Since LouFest is most likely no more, perhaps some of you will want to take the trip over from St. Louis next year. Here were my six favorite moments from this year’s Roots N Blues. I’ll be back next year!

The Avett Brothers

Besides perfectly banging out one of the best songs written in the past 15 years or so — “Head Full of Doubt/Road Full of Promise,” The Avetts outdid themselves with the closing “No Hard Feelings,” a gentle way to close the evening, but also the right way. It’s hard to make a festival crowd sing like that at the end of the night if you’re not, say, Paul McCartney, but they managed just fine.

Son Volt

Jay Farrar of Son Volt is one of the best songwriters I know. Lyrically, it does not get much better, and I am very picky about words. But as a performer, he is hit or miss, as much as it pains me to write that. Luckily, he and his bandmates hit it out of the park, with the best moment for me being “Back Into Your World.” It just hit that deep, emotional spot, at the exact moment, at the right time. I’ll remember that forever.

Ha Ha Tonka

One of my favorite bands going right now, Ha Ha Tonka has never disappointed me with their live show. I always thought their songs were best suited for a club show, but I might have to re-think that now. They were phenomenal in a festival setting, completely owning their hour. There were many great moments, but “Arkansas” might have been the best.

Margo Price

Price covered Neil Young’s “After the Gold Rush,” Tom Petty’s “Last Dance With Mary Jane,” and Dolly Parton’s “9 to 5,” but her best moment came during a brand new song, performed for the first time — or at least that is what she said. I wish I remembered more. Something about willing to die for someone. It’s all kinda hazy because it was so damn beautiful, that, you know, I may have dreamed the entire thing.

Lake Street Dive

It’s easy to write that Rachael Price of Lake Street Dive is a good singer. No, she is a great singer. She’s also a hell of a performer: charming, confident, moving.
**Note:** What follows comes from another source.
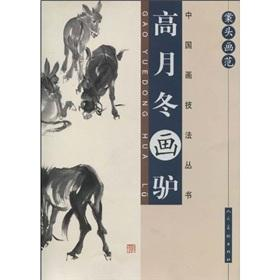 Desk Fan art: painting ass high in winter months (paperback)(Chinese Edition): GAO YUE DONG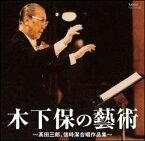 CD 木下保の藝術〜高田三郎、信時潔合唱作品集〜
I mean moving in the way that she makes you feel something, but she really moves around, too. My favorite moment from their set was during “I Can Change,” where I suspect that everyone who was listening felt everything.

Amanda Shires

Shires, Like Jay Farrar, is one of my favorite writers. She’s just as good of a songwriter as her husband, Jason Isbell, and I realize that is saying a lot. But her songs say a lot, especially ones like “Parking Lot Pirouette,” “Leave It Alone,” and “Swimmer,” all from her latest album, To The Sunset. Her best moment still might have been the performance of “Harmless,” which gets me every damn time. Thank you, Amanda.